Pros: small, comfortable, good playability
Cons: sound not distinctive enough for a $2000+ guitar
Can I do it? Can I review a guitar in under 666 words? Heck, yes. Does Epinions allow the word "b i t c h i n'"? Heck no. So I had to revise my title.
The Martin 000-28EC should be a kick azz guitar. But it isn't. At least not the ones I've played. It's a good little guitar, but not special enough to justify the $2550 (discounted) price. At least that's been my experience. The 000 designation means it's a small bodied guitar, like the Martin OM, and like my Santa Cruz OM. The number 28 means it's made of Indian rosewood, like the famous Martin D-28 and HD-28.
The 000 designation usually means means a skinnier (1 11/16" at the nut) neck, but Martin's website says the EC has a 1 3/4" neck. Still, I found the EC to be easier to play than some 1 3/4" necks. The neck has a retro "modified v" shape, which may be responsible for the good playability, as well as the 24.9" scale length, which is slightly shorter than the 25.4" scale length of your standard Martin dreadnought or OM.
The EC designation means that this a copy of one of the guitars that blues phenom Eric Clapton uses for some of his acoustic work (probably a pre-war 000 rosewood guitar). His signature is on the label inside the guitar, and it is also appears on the fingerboard between the 19th and 20th frets.
If EC uses it, I should want it.
The small body of the 000-28EC means should sit really comfortably in your lap. It does. It's light and small and fun to hold. And, as mentioned, the playability of the ECs I've played has been good. The fingerboard is high quality ebony, and the action is generally set medium-low.
But the intonation and sound of the samples I've played has been only good, not great. And the sound is just...there. Not as ballsy as a rosewood dreadnought. Not as delicate and liquid as a Larrivee LS-05 or Taylor 614CE. And projection and sustain not as good as my comparably priced Santa Cruz OM or Martin's own OM-28V. Maybe the 000-28EC would work as a contemporary acoustic blues guitar, but it doesn't have the cajones to be a bluegrass flatpicking guitar, and it doesn't quite have the delicacy or liquidity to be an Alex De Grassi style fingerpicking guitar.

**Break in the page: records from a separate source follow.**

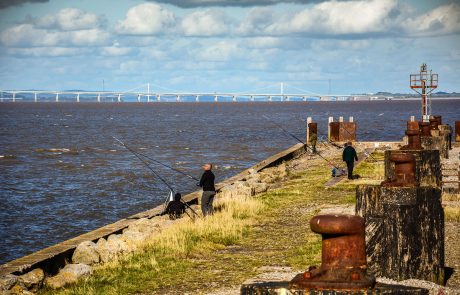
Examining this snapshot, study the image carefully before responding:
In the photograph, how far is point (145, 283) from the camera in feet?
38.8

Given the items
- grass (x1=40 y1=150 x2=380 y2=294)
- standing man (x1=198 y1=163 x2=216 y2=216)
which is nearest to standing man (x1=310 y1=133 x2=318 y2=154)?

Still, it's not bad. It never offended. Certainly, I didn't wrinkle my nose and want to flee from it, as I did with the Gibson Workingman 45. In fact, I enjoyed playing the Martin 000-28EC. It's small and comfortable and sounds balanced. And it's pleasant looking, with a high quality gloss finish, conservative binding and purfling, and cute (but not particularly smooth) butterbean tuners. I just found myself thinking that for around $2500 I could have a Santa Cruz OM, Martin OM-28V, or Taylor 614CE.
Retail price: $3719
Realistic price: $2550
At $1000 (discounted), this would would be a 4 or 5 star guitar. Even at $1700, it might earn a 4 star rating from me. But at around $2500, I don't feel it's competitive with the best out there. It ain't bad. But it ain't quite special. If you're looking for a Martin 000 style rosewood guitar, maybe check out the 000-28. It has a skinnier neck, and the more modern (not v-shaped) neck profile, and it retails for only $2599, meaning you can probably get one for about $1750.
This is my entry into Sleeper54's second annual Lean-N-Mean write-off, in which we are challenged to write a review using less than 666 words.